Balancing Augmentation and Automation
AI programs are able to helping human practitioners like an intern that by no means sleeps. Nevertheless, it’s important for safety groups to distinguish what to automate from what to enhance. Some duties profit from full automation, particularly these which might be repeatable, measurable, and low-risk if an error happens. Nevertheless, others demand direct human oversight as a result of context, instinct, or ethics matter greater than velocity.
Menace enrichment, log parsing, and alert deduplication are prime candidates for automation. These are data-heavy, pattern-driven processes the place consistency outperforms creativity. In contrast, incident scoping, attribution, and response choices depend on context that AI can not absolutely grasp. Right here, AI ought to help by surfacing indicators, suggesting subsequent steps, or summarizing findings whereas practitioners retain determination authority.
Discovering that stability requires maturity in course of design. Safety groups ought to categorize workflows by their tolerance for error and the price of automation failure. Wherever the chance of false positives or missed nuance is excessive, hold people within the loop. Wherever precision may be objectively measured, let AI speed up the work.

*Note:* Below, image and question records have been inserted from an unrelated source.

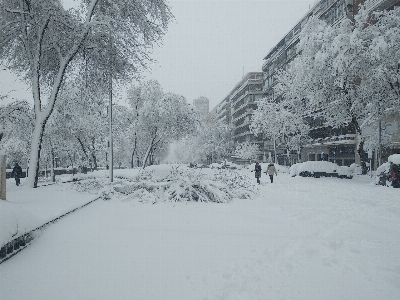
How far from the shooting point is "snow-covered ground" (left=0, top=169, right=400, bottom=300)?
10.9 ft

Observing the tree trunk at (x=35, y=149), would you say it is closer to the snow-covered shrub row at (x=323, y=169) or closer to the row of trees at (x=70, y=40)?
the row of trees at (x=70, y=40)

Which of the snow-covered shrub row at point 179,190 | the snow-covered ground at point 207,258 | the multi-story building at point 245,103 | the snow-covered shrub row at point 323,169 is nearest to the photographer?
the snow-covered ground at point 207,258

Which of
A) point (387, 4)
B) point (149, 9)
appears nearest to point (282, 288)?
point (149, 9)

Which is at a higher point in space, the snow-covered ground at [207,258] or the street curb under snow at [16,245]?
the street curb under snow at [16,245]

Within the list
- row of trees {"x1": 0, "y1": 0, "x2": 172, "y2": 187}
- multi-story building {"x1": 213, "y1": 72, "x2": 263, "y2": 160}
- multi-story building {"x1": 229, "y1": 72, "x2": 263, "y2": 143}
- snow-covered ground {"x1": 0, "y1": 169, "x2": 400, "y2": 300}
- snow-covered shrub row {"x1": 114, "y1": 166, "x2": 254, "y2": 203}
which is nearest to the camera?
snow-covered ground {"x1": 0, "y1": 169, "x2": 400, "y2": 300}

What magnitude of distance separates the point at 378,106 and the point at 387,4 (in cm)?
1399

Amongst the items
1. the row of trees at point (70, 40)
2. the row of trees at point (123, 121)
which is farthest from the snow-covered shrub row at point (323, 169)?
the row of trees at point (70, 40)

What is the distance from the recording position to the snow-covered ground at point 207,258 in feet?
10.9

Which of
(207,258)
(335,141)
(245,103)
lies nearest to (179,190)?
(207,258)

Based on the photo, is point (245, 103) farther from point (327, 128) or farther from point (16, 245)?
point (16, 245)

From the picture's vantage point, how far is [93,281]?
3.49 meters

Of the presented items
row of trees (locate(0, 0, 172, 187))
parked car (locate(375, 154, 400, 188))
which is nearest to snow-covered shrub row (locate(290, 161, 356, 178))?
parked car (locate(375, 154, 400, 188))

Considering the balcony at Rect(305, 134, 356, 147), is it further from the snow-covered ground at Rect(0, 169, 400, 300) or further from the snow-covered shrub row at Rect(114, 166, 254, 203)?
the snow-covered ground at Rect(0, 169, 400, 300)

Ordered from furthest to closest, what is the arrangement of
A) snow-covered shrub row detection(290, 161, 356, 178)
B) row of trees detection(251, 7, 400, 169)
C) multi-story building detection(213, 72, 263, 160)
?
multi-story building detection(213, 72, 263, 160)
snow-covered shrub row detection(290, 161, 356, 178)
row of trees detection(251, 7, 400, 169)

Be part of us at SANS Surge 2026!
I am going to dive deeper into this matter throughout my keynote at SANS Surge 2026 (Feb. 23-28, 2026), the place we’ll discover how safety groups can guarantee AI programs are protected to rely on. In case your group is shifting quick on AI adoption, this occasion will aid you transfer extra securely. Be part of us to attach with friends, be taught from specialists, and see what safe AI in follow actually appears like.
Register for SANS Surge 2026 right here.
Word: This text was contributed by Frank Kim, SANS Institute Fellow.